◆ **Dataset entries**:
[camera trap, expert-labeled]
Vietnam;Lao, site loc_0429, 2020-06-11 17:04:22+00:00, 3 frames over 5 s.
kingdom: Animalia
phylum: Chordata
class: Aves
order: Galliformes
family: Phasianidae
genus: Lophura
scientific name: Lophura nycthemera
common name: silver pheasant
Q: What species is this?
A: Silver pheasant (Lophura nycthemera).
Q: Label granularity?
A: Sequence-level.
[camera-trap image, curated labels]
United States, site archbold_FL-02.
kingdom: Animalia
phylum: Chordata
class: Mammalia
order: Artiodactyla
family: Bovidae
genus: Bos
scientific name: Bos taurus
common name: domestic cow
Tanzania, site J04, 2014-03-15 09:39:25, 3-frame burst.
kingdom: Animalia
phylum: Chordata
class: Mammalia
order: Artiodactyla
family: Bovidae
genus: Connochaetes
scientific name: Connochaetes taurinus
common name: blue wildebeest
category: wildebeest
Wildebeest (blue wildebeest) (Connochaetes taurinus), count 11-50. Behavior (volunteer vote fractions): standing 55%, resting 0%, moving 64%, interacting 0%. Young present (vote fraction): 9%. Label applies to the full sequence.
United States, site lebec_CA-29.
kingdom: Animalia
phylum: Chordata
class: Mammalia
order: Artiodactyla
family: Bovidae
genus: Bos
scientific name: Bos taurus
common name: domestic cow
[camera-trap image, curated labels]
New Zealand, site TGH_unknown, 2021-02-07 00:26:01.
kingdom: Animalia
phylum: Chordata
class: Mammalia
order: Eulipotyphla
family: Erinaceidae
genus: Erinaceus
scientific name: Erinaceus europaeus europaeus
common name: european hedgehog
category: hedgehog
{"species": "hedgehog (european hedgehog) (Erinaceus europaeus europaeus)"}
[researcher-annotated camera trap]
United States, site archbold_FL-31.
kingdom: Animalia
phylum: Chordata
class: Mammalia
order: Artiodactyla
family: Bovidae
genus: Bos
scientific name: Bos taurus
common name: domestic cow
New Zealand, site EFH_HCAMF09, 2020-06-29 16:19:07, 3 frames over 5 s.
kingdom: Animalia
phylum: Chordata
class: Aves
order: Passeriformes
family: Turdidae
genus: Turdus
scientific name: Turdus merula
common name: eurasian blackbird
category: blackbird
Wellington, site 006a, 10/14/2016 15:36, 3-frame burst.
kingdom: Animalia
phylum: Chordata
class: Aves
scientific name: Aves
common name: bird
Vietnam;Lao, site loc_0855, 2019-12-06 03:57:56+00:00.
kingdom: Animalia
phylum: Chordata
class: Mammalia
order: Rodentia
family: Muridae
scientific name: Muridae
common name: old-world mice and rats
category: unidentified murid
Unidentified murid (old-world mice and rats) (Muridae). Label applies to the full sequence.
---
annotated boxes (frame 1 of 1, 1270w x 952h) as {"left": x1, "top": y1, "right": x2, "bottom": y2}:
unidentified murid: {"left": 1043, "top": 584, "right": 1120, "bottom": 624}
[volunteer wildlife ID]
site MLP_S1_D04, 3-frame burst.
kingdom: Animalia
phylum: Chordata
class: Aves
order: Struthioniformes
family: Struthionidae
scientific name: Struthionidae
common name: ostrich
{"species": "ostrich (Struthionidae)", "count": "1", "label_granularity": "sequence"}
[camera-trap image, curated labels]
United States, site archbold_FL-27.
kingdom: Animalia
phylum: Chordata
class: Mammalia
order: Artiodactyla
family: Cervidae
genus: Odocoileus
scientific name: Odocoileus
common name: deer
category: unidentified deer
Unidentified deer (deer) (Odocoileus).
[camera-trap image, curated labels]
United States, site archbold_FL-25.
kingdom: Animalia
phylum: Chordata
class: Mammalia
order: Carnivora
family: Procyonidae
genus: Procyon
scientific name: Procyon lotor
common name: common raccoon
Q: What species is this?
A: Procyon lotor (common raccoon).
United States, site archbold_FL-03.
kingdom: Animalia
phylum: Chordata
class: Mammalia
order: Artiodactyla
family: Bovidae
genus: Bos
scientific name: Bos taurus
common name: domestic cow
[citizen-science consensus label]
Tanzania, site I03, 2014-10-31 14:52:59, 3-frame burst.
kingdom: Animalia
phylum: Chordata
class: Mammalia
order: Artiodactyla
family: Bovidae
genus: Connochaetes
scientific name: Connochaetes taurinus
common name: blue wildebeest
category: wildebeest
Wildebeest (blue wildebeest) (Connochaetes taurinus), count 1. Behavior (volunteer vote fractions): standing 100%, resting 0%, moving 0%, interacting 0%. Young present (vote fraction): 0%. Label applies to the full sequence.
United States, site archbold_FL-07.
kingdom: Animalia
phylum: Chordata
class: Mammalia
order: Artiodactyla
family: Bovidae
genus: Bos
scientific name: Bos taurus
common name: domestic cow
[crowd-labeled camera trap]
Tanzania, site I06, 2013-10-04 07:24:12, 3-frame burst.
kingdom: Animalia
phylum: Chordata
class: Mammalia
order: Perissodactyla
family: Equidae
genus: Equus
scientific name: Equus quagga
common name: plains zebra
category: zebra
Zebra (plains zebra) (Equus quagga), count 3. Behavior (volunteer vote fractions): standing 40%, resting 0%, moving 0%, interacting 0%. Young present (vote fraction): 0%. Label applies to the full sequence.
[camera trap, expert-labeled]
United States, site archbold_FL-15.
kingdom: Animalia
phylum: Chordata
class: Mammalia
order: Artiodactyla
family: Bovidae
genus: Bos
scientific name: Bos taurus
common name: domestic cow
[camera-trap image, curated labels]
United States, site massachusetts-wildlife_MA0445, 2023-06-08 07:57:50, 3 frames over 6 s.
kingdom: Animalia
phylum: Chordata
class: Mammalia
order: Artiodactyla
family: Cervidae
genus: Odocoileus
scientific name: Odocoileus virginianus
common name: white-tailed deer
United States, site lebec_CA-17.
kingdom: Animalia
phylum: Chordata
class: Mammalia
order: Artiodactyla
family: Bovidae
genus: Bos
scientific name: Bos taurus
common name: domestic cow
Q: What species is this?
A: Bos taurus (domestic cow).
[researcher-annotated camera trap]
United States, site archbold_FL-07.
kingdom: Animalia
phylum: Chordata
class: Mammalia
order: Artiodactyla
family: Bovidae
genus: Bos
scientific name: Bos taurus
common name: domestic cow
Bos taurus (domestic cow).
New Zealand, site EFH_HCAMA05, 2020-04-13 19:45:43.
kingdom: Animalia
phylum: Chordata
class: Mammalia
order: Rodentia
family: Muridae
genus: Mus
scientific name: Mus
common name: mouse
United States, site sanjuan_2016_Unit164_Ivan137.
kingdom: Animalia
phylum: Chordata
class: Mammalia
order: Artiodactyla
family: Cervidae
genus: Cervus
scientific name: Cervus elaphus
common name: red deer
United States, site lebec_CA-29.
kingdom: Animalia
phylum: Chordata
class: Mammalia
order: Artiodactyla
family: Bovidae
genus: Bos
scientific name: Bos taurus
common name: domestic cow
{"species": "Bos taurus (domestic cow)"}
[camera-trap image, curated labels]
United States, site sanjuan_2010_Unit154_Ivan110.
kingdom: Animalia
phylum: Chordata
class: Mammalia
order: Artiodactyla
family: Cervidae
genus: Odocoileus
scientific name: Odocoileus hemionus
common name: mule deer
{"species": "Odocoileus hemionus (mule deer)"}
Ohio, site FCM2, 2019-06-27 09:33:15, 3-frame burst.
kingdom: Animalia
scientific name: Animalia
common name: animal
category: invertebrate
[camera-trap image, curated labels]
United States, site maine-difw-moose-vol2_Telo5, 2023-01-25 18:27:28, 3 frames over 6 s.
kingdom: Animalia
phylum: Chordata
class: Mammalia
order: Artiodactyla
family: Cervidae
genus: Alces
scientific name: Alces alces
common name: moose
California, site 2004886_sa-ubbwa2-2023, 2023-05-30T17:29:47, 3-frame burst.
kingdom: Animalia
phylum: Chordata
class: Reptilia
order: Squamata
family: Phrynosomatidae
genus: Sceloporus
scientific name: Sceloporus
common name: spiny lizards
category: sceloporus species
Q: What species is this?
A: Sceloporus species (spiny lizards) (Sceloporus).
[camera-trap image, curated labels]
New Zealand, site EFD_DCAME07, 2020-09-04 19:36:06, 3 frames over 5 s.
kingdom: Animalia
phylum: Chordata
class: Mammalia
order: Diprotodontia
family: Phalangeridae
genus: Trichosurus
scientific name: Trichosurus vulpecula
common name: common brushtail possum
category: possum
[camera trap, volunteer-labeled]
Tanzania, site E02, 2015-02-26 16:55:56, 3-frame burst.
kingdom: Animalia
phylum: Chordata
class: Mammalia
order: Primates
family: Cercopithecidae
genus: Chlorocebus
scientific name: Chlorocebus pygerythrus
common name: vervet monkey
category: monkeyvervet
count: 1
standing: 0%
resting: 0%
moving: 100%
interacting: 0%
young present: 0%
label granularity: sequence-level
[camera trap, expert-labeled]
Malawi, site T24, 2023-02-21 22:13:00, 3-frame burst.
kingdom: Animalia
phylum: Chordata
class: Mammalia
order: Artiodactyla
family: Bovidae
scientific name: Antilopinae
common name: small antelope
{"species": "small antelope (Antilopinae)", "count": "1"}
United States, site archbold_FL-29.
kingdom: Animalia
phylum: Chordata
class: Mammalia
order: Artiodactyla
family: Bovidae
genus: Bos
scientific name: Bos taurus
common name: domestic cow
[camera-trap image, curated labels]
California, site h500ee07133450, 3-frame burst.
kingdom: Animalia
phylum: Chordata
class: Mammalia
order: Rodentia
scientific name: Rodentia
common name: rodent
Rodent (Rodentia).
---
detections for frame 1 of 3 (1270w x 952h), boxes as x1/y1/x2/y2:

◆ **Prompt**:
Please transcribe the data above without changes, from its first line to its "scientific name: Lophura nycthemera" line, and leave out anything past that.

◆ **Solved problem**:
[camera trap, expert-labeled]
Vietnam;Lao, site loc_0429, 2020-06-11 17:04:22+00:00, 3 frames over 5 s.
kingdom: Animalia
phylum: Chordata
class: Aves
order: Galliformes
family: Phasianidae
genus: Lophura
scientific name: Lophura nycthemera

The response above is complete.